Traveling in North Carolina for a month as part of Rotary’s Group Study Exchange program, the team members expressed pleasure at the warm reception they had received from fellow Rotarians and others.

“The welcome we’ve received since we’ve been in North Carolina has been absolutely amazing,” Steve Davies, a retired physics teacher and team leader, told the Kinston club.

With Davies, team members are Sarah Salter of Bristol, a project manager for an adult social care operation; Ben Mottram of Worcester, head of communications for the Worcester Warriors, a professional rugby team; Grace Rollason of Malvern, a general practitioner working for Britain’s National Health Service; and Hannah Newrick, also of Malvern, an activity coordinator in a nursing home.

They are Rotarians in District 1100, an area of southern England and Wales that encompasses 69 clubs of 2,007 Rotarians. Davies and Rollason are both natives of Wales.

In exchange for the insight they provided on how they live and work, they got a glimpse of life in Kinston during their three days here, boarding with club members’ families and touring local businesses, medical facilities and schools.

On April 11, restaurateur Wilbur King gave the club a concise history of a business his family began 77 years ago and has grown into one of the best known barbecue houses in the state.

“In 1936, my grandfather built a store on the front of a one-horse farm,” King began, “and he died three months later.”

That store transitioned into a service station operated for three years by King’s father, who leased it for a while when he worked out of state, then set up a grill in the business when he returned. “The menu was hot dogs and hot dogs and hot dogs,” King said.
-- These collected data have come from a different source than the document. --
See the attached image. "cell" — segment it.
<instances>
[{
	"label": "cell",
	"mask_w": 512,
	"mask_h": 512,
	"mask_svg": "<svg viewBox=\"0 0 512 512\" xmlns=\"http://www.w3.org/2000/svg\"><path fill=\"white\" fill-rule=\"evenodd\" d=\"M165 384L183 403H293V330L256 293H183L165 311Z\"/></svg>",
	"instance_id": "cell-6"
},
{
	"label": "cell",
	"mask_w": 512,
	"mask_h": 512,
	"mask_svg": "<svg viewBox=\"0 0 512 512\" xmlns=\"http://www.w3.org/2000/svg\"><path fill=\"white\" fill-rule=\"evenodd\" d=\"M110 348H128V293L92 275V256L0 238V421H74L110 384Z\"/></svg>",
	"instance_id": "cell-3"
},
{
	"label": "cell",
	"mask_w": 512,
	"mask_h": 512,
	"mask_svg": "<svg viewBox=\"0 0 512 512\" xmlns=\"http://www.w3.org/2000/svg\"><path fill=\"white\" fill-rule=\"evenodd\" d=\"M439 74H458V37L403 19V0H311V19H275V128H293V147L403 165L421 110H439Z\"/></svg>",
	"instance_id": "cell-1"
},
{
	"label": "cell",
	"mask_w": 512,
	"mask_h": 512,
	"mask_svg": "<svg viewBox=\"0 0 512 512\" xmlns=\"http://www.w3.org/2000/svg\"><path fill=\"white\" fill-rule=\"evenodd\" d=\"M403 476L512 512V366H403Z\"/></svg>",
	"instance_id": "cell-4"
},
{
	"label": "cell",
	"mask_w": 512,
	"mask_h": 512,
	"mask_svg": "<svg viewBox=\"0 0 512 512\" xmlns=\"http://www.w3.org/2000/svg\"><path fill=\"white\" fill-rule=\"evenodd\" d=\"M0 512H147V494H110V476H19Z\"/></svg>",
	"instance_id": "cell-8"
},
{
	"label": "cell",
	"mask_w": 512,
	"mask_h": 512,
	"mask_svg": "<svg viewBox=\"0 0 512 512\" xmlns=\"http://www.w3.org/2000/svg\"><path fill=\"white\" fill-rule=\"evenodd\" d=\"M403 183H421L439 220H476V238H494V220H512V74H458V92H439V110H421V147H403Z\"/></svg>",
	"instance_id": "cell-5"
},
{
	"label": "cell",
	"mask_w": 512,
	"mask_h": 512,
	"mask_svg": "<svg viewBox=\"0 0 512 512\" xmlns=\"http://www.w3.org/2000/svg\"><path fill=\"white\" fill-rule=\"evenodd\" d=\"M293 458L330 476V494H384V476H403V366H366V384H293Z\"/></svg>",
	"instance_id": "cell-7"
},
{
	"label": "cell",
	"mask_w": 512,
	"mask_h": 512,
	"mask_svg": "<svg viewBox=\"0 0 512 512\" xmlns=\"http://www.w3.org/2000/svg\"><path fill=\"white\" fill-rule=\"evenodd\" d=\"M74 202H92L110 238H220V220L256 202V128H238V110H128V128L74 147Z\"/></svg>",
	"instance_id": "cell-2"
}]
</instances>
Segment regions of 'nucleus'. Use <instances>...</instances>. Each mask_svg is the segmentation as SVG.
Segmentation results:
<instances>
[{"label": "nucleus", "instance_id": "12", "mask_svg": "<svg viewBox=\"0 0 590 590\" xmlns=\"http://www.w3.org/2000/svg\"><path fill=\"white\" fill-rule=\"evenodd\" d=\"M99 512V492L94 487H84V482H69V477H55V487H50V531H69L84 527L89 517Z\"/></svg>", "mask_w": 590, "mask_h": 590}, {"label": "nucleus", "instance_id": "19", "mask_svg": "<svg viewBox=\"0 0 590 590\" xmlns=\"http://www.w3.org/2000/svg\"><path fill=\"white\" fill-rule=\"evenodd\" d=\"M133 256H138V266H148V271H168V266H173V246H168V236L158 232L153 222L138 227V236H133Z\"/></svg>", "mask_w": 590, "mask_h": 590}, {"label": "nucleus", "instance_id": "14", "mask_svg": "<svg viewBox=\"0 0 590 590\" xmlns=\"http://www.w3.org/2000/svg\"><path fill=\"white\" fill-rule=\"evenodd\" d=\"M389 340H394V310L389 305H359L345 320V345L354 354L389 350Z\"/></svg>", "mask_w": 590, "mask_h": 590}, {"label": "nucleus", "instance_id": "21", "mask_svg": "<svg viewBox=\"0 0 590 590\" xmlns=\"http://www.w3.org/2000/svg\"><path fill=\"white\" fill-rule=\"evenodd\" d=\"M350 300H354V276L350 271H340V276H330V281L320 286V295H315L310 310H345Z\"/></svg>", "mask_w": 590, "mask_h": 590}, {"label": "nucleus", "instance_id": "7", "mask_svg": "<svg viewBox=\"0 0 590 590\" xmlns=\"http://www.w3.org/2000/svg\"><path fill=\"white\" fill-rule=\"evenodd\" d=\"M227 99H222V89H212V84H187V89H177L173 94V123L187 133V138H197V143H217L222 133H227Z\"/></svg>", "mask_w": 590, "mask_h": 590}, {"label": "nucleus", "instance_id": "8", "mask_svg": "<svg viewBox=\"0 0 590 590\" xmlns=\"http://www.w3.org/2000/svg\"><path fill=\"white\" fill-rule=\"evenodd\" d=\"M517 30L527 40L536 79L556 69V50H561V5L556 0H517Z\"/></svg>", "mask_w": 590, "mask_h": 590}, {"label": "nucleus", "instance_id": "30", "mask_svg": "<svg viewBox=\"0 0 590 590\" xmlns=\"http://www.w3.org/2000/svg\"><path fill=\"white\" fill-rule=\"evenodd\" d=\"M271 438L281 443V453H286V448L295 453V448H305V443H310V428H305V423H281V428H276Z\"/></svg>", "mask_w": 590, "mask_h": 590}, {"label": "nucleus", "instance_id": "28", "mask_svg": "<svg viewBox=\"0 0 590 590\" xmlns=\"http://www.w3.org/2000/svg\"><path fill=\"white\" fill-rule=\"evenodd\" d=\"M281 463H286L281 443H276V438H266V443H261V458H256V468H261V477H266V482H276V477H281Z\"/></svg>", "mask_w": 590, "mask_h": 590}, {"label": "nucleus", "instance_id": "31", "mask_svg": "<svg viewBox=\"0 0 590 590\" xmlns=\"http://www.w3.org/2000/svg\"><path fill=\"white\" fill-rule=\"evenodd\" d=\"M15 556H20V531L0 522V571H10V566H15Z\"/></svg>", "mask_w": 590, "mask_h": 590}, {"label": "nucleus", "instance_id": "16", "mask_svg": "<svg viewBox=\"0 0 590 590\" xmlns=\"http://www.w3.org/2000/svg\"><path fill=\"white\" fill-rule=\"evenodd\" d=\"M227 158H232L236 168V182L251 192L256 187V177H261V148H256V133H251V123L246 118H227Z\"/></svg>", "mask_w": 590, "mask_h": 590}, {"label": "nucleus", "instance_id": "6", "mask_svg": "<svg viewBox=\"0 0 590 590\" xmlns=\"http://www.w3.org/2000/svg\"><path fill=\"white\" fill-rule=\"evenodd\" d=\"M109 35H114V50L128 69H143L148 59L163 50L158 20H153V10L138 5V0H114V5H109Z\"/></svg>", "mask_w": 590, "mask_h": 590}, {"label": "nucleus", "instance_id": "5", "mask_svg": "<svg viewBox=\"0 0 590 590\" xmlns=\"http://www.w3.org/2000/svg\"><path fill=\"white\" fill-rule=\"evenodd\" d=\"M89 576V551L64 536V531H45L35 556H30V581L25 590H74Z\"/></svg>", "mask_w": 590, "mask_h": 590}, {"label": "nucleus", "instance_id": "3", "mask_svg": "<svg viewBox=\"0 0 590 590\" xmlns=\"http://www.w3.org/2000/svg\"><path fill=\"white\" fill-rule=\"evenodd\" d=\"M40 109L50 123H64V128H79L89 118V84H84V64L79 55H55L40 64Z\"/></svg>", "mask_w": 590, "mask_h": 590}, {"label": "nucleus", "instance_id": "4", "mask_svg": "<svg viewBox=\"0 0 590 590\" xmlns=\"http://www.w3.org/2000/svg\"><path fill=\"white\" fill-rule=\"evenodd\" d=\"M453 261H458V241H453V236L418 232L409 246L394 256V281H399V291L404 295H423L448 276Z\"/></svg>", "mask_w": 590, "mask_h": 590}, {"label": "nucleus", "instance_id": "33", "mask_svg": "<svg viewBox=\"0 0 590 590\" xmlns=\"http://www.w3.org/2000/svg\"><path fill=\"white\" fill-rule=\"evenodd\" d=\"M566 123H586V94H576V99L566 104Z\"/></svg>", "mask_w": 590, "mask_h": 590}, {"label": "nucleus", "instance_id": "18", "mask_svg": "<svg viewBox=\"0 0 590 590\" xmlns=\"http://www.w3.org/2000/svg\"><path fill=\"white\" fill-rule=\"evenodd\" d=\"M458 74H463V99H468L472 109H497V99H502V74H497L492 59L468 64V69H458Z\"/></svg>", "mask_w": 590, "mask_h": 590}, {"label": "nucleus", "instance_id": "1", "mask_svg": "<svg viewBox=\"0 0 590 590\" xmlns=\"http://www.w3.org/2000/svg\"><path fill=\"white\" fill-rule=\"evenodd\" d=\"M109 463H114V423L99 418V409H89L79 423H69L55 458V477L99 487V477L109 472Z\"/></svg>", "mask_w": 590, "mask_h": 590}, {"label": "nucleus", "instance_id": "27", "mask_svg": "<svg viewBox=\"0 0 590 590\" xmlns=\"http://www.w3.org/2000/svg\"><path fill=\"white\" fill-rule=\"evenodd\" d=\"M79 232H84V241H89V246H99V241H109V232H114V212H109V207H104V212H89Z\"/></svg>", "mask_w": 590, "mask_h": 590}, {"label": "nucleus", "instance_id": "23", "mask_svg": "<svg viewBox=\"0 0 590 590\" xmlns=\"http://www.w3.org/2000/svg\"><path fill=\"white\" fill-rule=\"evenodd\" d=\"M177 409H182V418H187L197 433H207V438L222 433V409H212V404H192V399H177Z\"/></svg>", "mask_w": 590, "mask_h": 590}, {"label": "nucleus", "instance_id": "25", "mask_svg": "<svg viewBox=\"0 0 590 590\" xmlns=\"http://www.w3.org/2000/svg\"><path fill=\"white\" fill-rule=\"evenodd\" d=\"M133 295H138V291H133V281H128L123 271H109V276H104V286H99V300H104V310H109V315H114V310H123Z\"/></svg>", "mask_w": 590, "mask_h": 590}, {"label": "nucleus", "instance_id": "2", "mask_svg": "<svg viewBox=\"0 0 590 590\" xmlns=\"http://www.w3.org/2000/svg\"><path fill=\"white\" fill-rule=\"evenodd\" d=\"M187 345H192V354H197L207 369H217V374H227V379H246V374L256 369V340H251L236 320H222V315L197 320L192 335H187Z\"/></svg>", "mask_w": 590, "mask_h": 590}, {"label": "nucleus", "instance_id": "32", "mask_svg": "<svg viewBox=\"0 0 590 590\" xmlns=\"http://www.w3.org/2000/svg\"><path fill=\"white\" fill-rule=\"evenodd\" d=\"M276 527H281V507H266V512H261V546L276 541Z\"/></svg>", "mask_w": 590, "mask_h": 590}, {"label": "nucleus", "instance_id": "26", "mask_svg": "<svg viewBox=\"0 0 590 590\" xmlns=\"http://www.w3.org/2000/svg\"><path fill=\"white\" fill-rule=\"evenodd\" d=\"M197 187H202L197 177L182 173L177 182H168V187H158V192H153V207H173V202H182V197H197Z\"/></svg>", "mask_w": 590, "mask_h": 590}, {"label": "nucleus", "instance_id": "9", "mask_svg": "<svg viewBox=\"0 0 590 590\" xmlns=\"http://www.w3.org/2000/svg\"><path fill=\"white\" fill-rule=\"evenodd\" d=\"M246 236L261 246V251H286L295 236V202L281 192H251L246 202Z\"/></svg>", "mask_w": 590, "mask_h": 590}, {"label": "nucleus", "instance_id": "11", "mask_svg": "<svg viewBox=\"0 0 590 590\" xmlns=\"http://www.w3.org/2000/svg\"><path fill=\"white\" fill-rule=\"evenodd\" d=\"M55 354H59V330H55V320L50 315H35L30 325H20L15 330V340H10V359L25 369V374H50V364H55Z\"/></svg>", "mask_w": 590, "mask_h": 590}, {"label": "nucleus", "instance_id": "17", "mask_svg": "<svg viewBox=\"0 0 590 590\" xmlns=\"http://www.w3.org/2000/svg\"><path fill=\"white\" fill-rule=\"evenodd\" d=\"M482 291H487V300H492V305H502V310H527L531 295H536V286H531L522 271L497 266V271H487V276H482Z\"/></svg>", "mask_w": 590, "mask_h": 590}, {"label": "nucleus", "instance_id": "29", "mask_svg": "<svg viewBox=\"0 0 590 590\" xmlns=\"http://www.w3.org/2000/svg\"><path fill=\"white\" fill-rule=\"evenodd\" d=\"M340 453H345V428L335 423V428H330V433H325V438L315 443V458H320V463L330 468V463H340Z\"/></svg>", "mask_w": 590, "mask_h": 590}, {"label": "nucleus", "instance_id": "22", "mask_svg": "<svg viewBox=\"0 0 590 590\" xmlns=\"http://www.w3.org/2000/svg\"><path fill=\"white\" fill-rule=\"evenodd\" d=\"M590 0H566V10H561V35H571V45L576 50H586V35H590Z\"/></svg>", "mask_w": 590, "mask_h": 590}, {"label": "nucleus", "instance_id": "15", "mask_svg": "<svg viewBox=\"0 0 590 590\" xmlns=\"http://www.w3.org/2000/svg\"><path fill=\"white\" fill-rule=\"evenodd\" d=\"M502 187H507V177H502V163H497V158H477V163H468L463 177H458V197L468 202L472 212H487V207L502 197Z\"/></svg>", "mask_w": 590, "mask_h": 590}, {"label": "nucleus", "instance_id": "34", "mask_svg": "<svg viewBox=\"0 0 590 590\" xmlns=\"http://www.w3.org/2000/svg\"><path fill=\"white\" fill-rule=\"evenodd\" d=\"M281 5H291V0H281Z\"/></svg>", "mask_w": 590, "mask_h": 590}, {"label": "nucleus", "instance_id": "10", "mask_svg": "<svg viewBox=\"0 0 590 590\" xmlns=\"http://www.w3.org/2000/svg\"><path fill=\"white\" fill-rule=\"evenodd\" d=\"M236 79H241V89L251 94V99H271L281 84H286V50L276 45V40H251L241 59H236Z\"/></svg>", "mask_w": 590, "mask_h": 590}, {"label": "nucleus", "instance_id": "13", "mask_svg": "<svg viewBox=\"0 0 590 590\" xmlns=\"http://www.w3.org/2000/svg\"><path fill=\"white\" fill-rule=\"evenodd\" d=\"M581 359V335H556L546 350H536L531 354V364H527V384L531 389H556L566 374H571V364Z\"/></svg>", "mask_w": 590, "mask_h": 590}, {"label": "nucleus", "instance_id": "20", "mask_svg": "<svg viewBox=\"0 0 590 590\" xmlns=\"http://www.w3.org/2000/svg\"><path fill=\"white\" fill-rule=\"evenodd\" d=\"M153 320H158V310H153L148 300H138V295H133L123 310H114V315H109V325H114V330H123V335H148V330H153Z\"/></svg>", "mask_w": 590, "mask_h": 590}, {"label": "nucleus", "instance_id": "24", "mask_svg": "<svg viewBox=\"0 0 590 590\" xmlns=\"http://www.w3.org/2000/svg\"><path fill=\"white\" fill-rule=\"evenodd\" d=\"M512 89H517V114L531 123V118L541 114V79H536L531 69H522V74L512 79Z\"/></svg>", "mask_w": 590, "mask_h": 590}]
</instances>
Barbecue didn’t become part of the fare until about 1952, and then only on Saturday. It became a daily item the next year, setting up the tremendous growth King’s Restaurant has seen since 1955. In 20 years it grew from 100 seats to 750 seats.

After weathering near fatal damage from the flooding brought by Hurricane Floyd in 1999 and the death of his son Wil years later, King said he began looking for someone to turn the daily responsibility of ownership over to. He found that person in Joe Hargitt, who had started working at the restaurant when he was 17. Hargitt’s wife and son also work there.

“I feel like this will continue to be a family operation for a long time,” King said.